現実世界に目を向けると、国公立ではほとんどの大学で前期日程の合格発表が行われ、後期日程の試験も終了した。積年の努力が実った人、その実りを来年に持ち越す決意を固めた人、あるいは後期の合格発表を待つ人など様々いることだろう。
試験後、合格発表までつかの間のモラトリアムを終えた後、新大学1年生は途端に忙しくなる。まずは、学校にとっても一大イベントとなる「合否報告」だ。
母校では、先生間での結果共有のためのホワイトボードが職員室に設置され、国公立大学ごとの合格者名が書き込まれるシステムだった。私も合格後、ホワイトボードに自分の名前を記した瞬間を鮮明に覚えている。その空間はまた、友達と喜びを分かち合う、あるいは来年に向けて再起を誓う場所でもあった。
生徒の合否が学校にもたらすのは、進学実績だけではない。母校の担任がこんなことを言っていた。「もちろん大学合格が全てじゃないよ。ただ、生徒が志望する大学に合格できなかったことは、こちら側の指導に少なからず至らぬ点があったことを意味するんだよね」。
つまり「100人の合格」という1つの結果ではなく、むしろ合否に至る過程にあった「100通り以上の生徒指導」が大切だということだろう。「○○大学に○○人合格」の実績ばかりに踊らされていると、見過ごしがちな視点だ。
サークル選びには気をつけろ!

入学手続きを終えると、すぐに4月になる。入学直後には、真っ先にサークルの新歓活動がある。高校の部活動よりも多種多様で専門性に富んだ団体がたくさんあるが、気をつけることも多い。外部からの干渉を受けないサークルという組織は、えてしてその実態が把握しづらい。

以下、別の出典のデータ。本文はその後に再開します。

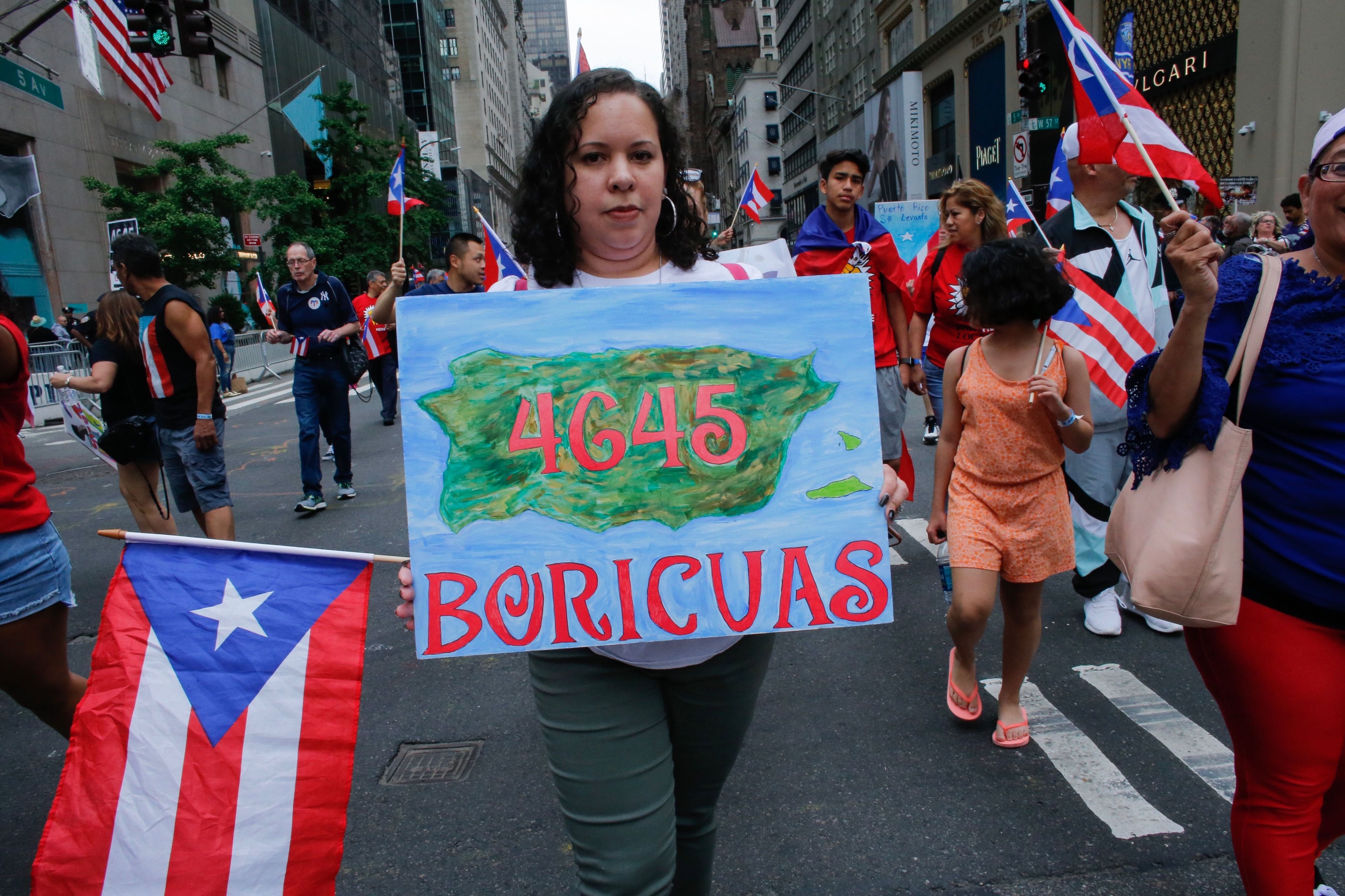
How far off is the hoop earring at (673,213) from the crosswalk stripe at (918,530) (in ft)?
13.2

昔から言われているが、サークル活動にはカルト宗教やネズミ講などの勧誘も紛れ込んでくることがある。体験会と言って強引にセミナーに誘ったり、チラシを配るふりをして、しつこく連絡先を尋ねてきたりと具体例は事欠かない。私の知り合いは、世界史の研究会と聞いて参加したら、「教祖」の写真が飾ってあり、慌てて帰ってきたという。
宗教や悪徳商法とまではいかなくとも、特定の企業や政党がバックについているサークルは少なくない。新入生は無料のご飯会にホイホイついて行く前に、その団体の背後関係を調べることが肝要だ。
昨年、新入生だった私もあるサークルに興味を持って新歓に行ったのだが、実は数年前にトラブルを起こした団体が、名前を変えていたことがわかった。後から調べてみると、前身のサークルは私が高校で生徒会活動をしていた時に、「進路相談会をしないか」と声をかけてきていた団体だった。
高校時代の私は、その企画に乗り気だったのだが、当時の生徒会顧問が「背後関係が明確じゃない」と指摘し、実施には至らなかった。しばらくして、そのサークルのコンプライアンス問題が露呈したことを考えると、顧問の慧眼には驚かされるものがある。
とはいえ、ほとんどの団体は健全で、大学生活を彩ること間違いなしだろう。新大学1年生にはサークルに潜む危険性に留意した上で、ぜひ多くの団体に足を運んでみることをお勧めする。